There's hope you know, he still has it. His mother will be looking for him. She'll be worried. He's important to them. Damian may not be the original, but he is still a blood son. He is still her son. She will come find him. This nightmare will end soon. He can go home.
And then weeks pass, and nothing. Then months, and nothing. His family is not coming for him, and it hurts. Hurts more than anything. And yet while that happens, the boy he's attacked, and hurt, teaches himself arabic in order to speak to him. He takes Damian out of the house one afternoon and buys him new clothes, or tries to. And then he keeps buying him new clothes. He gives him blankets and gives up his bed to him until they can get him one himself, and steadily he teaches Damian english.
This boy is kind. Kinder than Damian's ever experienced, and he doesn't know what to do with it. He's devastated by the fact that he is not as important to his family as his family is to him. What do you do when you're six years old and you learn something like that? When a random stranger who looks like your father is kinder to you, and cares more about you than your family did?
And then Damian tells him he's a clone.
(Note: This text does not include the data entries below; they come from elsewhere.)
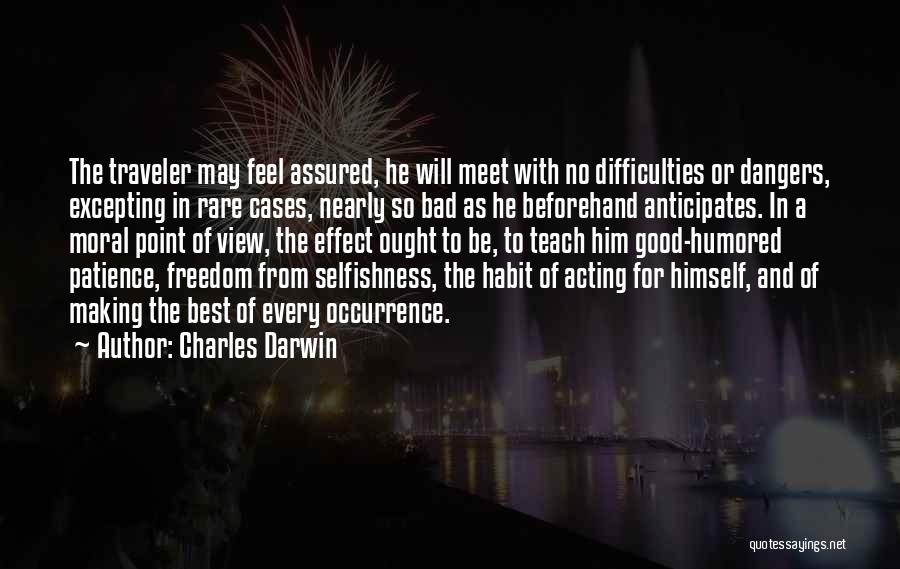 Charles Darwin Quotes: The Traveler May Feel Assured, He Will Meet With No Difficulties Or Dangers, Excepting In Rare Cases, Nearly So Bad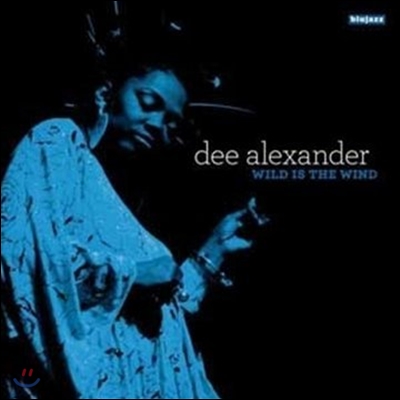 Dee Alexander (디 알렉산더) - Wild Is The Wind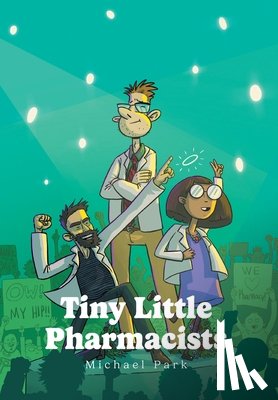 Park, Michael - Tiny Little Pharmacists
He's Damian Wayne's clone, and he tells him his purpose - that their grandfather made him to kill him. And the boy, the imposter, Damian thinks he probably already knows that he's a clone. But he doesn't say that. He just nods, and asks him if he wants to tell his original about him.
Damian says no. He doesn't want to. He's tired of living in the shadow of his original. He wants to keep this to himself. This is his. For once, all of this is his.
And to his surprise, the imposter doesn't try and convince him otherwise. He just nods, and says okay. And when Damian asks why, the imposter - his brother - looks at him and says.
"I don't care about Damian Wayne. I care about you." And in Damian's gobsmacked silence, his brother continues. He tells him that if Damian doesn't want to tell his original that he exists, then they don't need to. They don't need to worry about the LoA going after him, because clearly if his 'grandfather' needs to make a clone of Damian in order to take him out, then whatever it was that Damian Wayne was doing to keep himself safe, was working.
"Wayne already has people in his corner, he's got Gotham's army of vigilantes to keep himself safe." his brother says with his eyes as blue as moonlight. "You, however. Do not." And he continues, and says that if Damian Wayne has the same training as Damian does, then he will be fine. He doesn't need to be aware of his clone. Because if DW doesn't know about Damian, then the LoA doesn't either.
And here's the thing. Damian would not have survived in the LoA for long. Not as a clone. No matter what, he was going to die no matter what he did, and sooner rather than later. The sword of Damocles was always hanging above his head in the League of Assassins.
That portal, and meeting Danny, saved his life. There's no way around it. And to an extent Damian knows this even at six years old. He may not be aware that he would've died, but he knows that meeting Danny was the best thing to happen to him.
It's no wonder after that, that Damian is as clingy to Danny as he is. Danny is the first person he's met to offer him unconditional love, with no strings attached, only pure affection.